Monday, November 12, 2012
Speaking during a 90-minute live broadcast yesterday to protest against the issue of new TV licenses, Shing told Ricky Wong Wai-kay, one of at least three hopefuls for a license to develop television services on the internet, that "river water should not interfere with well water."
Jiang used those words in 1989 when he was Communist Party chief - he was president from 1993 to 2003 and still packs a punch in the mainland - to warn Hong Kong against trying to interfere in central government affairs.
Ironically, ATV was fined HK$300,000 by the broadcast authority for a false report on July 6 last year that Jiang had died.
Shing's unprecedented high-profile live show was immediately condemned by Civic Party lawmaker Claudia Mo Man-ching. She said ATV had used airtime improperly to propagate its message and that complaints are expected to be made to the Communications Authority.
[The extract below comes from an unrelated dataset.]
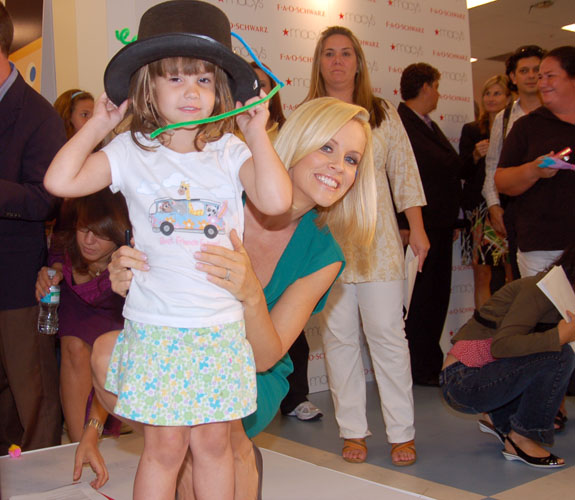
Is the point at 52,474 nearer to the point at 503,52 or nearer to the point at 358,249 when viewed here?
the point at 358,249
But an ATV spokesman countered last night, saying that broadcasting the show live was reasonable, legitimate and fair, adding that the station opposed any form of political censorship.
Participants in yesterday afternoon's show included contestants in the Miss Asia Pageant and Mr Asia competition.
They took to a catwalk in front of the government's Tamar headquarters before joining others to shout slogans to oppose anyone else entering the free- television arena, which is now restricted to ATV and TVB.
Shing also cited the collapse in the late 1970s of Commercial Television, a third free-to-air station, to claim that keen competition in the business meant there was no space for anyone else. Commercial Television began broadcasting in 1975 and went off screens in 1978 and was declared bankrupt.
"If the government issues additional free-TV licenses, it can lead to the collapse of a TV station, and this will only cause more problems in Hong Kong," Shing argued.
ATV's major investor, Wong Ching, who also attended the show, weighed in by predicting "disaster" if new free-to-air licenses were granted.
Also there was Basic Law Committee member Lau Nai-keung and Chinese People's Political Consultative Conference member Lew Mon-hung, who spoke in support of ATV.
But ATV senior vice president Kwong Hoi-ying had to come out later to reject complaints by some staff that they were forced to join the show.
Ricky Wong also came back after the barrage to insist "it's necessary for the government to issue more free-TV licenses to enhance competition in the TV market."
He said he has already recruited more than 700 artistes and other personnel to prepare for a new channel, and if all goes well and he obtains a license there will be around 1,800 employees next year.
He had earlier threatened to sue the government for the continuing delay on issuing new licenses.
Mo argued that yesterday's broadcast "absolutely undermined public interests" and was unfair applicants for licenses.
And Democratic Party lawmaker Emily Lau Wai-hing said it was a conflict of interest for ATV to broadcast the live show to press the government not to grant licenses.
A spokeswoman for the Communications Authority said any complaints would be investigated.